== TEXT SEGMENT ==

August 3, 2015, by Blog Administrator
Malaysia’s Higher Education Blueprint 2015-2025 – the implementation challenge
In early April, Malaysia announced its Higher Education Blueprint 2015-2025 – a bold statement of how the country’s higher education sector would be transformed over the coming decade. It builds on and complements the Education Blueprint launched in 2013 which in turn had been designed to transform the schooling system. The focus of the Education Blueprint was improving teacher quality, reducing administrative burdens, broadening access, and reforming curriculum and assessment in order to propel Malaysia to a position in the top one-third of countries global in PISA and TIMS by 2025. Together these two documents signal a desire for major and transformative change in education. And both are clearly needed.
Malaysia has invested heavily in its education sector. Currently the Federal Government devotes in excess of 20% of its expenditure to education at all levels – a higher proportion than that observed in many high income countries. In higher education, specifically, the latest “Universitas21 Ranking of National Higher Education Systems” places Malaysia 12th in the world in terms of the resources committed to higher education and in the top 3 in the world if the level of economic development is taken into account.
But all of the evidence would suggest that this investment is not generating the return that Government and society might have expected. A recently announced study by the OECD provides a global ranking of the performance of school systems around the world, drawing on the OECD’s own PISA tests, the US-based TIMSS assessment and Latin America’s TERCE system. The test scores reported for Malaysian secondary school students were disappointing and the country ranked 52nd out of 76 countries in the analysis. In contrast, Asian neighbours, Singapore, Hong Kong, South Korea, Japan and Taiwan occupied the top 5 places in the league table.
The picture at tertiary level is more mixed. Malaysian Universities have not performed well in global rankings and currently there is only one Malaysian University in the QS World top 200 (although there are 6 in the Asian top 200). No Malaysian University makes it to the top 200 into either the Shanghai Jiaotong Ranking or the THE Rankings (although the two leading Malaysian Universities declined to participate in the latter).
Of course, the limitations of these global ranking exercises are well known and by other metrics, Malaysian higher education has made significant progress. Access to higher education has improved significantly with substantial growth in enrolment, particularly at Masters level. The Blueprint reports a 70% increase in higher education enrolments over the past 10 years to the current level of 1.2m. And the quantity and quality of research has grown with a 3-fold increase in publications 2005-12 and a 4-fold increase in citations (2005-12). Some 70% of these publications come from the 5 “research universities” and reflect the outcomes of a highly selective approach to research support.

===
== DATA SUPPLIED ==

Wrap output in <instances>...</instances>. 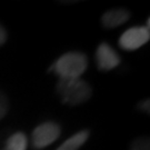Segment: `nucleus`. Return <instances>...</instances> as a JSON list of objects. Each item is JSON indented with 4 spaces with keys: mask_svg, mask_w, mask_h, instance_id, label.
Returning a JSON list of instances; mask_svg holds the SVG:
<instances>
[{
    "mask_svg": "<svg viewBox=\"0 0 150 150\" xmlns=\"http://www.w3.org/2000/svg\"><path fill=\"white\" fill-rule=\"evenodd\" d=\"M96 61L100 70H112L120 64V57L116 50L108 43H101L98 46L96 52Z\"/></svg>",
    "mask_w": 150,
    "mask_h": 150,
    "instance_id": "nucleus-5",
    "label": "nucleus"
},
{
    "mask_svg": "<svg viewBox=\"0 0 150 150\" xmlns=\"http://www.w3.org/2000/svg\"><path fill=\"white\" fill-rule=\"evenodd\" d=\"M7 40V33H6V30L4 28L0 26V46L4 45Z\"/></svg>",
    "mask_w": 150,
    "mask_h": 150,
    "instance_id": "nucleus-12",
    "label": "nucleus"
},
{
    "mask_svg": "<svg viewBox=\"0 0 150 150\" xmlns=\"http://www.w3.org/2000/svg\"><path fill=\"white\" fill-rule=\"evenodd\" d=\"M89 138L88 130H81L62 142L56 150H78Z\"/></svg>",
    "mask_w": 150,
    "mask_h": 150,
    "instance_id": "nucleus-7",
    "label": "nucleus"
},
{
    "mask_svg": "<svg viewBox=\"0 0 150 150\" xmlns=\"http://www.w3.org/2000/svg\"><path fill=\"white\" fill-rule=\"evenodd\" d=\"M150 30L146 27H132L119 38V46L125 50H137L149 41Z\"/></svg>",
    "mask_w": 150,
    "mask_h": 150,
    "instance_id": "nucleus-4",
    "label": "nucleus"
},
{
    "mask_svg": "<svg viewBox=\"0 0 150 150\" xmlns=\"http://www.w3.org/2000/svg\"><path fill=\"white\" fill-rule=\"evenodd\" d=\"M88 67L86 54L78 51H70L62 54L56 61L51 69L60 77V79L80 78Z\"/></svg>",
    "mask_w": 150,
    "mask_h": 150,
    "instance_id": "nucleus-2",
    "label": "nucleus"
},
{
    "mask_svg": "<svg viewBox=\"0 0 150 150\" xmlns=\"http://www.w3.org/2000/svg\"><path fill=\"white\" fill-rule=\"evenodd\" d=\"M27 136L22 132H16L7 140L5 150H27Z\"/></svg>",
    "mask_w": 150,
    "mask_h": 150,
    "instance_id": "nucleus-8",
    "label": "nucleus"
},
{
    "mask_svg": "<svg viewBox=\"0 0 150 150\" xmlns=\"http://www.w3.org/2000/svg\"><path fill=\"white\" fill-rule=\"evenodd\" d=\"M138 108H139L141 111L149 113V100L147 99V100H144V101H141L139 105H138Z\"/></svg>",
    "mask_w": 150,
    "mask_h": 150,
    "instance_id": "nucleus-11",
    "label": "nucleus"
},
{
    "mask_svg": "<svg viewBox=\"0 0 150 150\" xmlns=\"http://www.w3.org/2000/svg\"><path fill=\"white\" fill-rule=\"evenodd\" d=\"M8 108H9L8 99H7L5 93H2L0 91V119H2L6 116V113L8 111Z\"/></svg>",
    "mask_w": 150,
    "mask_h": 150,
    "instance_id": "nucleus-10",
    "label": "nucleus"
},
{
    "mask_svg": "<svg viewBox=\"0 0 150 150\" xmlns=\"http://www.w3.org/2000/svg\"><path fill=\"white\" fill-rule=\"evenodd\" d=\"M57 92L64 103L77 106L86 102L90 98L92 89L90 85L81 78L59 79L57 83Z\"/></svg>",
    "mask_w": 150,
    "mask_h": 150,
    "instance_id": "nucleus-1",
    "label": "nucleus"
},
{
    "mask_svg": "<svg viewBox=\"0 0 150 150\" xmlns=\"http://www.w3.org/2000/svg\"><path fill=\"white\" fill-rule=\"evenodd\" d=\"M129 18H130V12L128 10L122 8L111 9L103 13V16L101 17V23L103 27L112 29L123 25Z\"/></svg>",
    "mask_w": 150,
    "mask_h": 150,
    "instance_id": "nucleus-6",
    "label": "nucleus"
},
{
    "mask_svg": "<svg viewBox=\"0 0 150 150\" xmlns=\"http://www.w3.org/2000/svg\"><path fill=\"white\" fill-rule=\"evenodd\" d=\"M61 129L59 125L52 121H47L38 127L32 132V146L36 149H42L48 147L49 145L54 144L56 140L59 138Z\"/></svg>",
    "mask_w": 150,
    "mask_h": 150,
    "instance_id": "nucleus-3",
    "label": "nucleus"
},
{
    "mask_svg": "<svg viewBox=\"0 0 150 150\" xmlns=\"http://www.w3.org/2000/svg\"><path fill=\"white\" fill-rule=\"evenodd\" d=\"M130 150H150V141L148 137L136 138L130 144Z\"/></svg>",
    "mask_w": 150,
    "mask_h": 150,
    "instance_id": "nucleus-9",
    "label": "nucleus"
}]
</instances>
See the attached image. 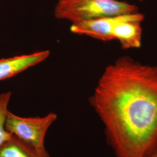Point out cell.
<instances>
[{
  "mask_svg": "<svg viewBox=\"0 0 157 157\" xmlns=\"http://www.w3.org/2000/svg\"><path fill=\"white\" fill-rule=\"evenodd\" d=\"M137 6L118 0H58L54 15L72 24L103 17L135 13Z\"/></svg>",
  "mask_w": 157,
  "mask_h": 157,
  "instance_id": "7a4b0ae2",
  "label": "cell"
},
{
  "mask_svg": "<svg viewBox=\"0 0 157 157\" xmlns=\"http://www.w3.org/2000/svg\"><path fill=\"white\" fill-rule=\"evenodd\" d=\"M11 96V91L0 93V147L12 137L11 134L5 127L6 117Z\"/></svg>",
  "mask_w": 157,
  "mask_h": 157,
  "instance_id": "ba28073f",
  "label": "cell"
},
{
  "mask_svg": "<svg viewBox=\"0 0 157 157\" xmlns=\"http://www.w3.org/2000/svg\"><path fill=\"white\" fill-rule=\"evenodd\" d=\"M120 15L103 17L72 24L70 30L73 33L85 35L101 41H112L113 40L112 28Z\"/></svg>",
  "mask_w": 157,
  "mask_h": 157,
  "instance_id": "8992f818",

===

### CHALLENGES
A – Translate this sentence from the blog post on Malaysia's higher education blueprint into Spanish: "Access to higher education has improved significantly with substantial growth in enrolment, particularly at Masters level."
B – Return the passage of the blog post on Malaysia's higher education blueprint that starts at "But all of the" and ends at "the league table.".
C – Resume the blog post on Malaysia's higher education blueprint, picking up right after its last sentence.

### OUTPUTS FOR THE TASKS
A – El acceso a la educación superior ha mejorado significativamente, con un crecimiento sustancial de la matrícula, en particular a nivel de máster.

B –
But all of the evidence would suggest that this investment is not generating the return that Government and society might have expected. A recently announced study by the OECD provides a global ranking of the performance of school systems around the world, drawing on the OECD’s own PISA tests, the US-based TIMSS assessment and Latin America’s TERCE system. The test scores reported for Malaysian secondary school students were disappointing and the country ranked 52nd out of 76 countries in the analysis. In contrast, Asian neighbours, Singapore, Hong Kong, South Korea, Japan and Taiwan occupied the top 5 places in the league table.

C –
While there is much to celebrate in terms of higher education performance indicators, a number of significant concerns remain. Graduate employability is highly variable across institutions but the average figure 6 months after graduation is around the somewhat disappointing level of 75% and employers regularly comment on the lack of critical thinking among graduates, poor communication skills and weaknesses in terms of softer skills. A 2013 survey by Grant Thornton reported that 62% of employers in Malaysia were concerned about their ability to recruit staff with the right skills and 48% believed that a major constraint on growth was access to talent. The apparent failures of higher education to deliver a workforce that meets the country’s needs is of particular significance given the ambitious plans for growth outlined in the 11th Malaysia Plan.
In 1991 Malaysia launched its vision to become a high income developed nation by 2020 as part of the 6th Malaysia Plan. The recently launched 11th Malaysia Plan outlines what is necessary to finally realise this vision. It targets 5-6% annual growth in the economy based on domestic and external demand; it promises a 7.9% rise in gross national income per capita and substantial expansion in private investment. These targets are widely seen as challenging and bold. Their delivery will depend upon a major shift in the economy with reduced dependence on the simple increase in either labour or capital productivity. Growth in GDP will be underpinned by a significant increase in multi-factor productivity which relects the impact on output of a combined set of inputs rather than individual inouts in isolation. The increase in multi-factor productivity is expected to contribute 40% of the planned growth in GDP. Although Malaysia’s economic growth has been strong and consistent with the overall target for 2020, labour productivity on its own has been disappointing and stands at a little over half of that observed in South Korea. Key to the success of the 11th Malaysia Plan is a need for people-centric growth. For higher education this means switching the emphasis from quantity of provision to quality of provision from the simple acquisition of knowledge to the development of a broader range of personal transferable skills (what are often described as higher order thinking skills or HOTS).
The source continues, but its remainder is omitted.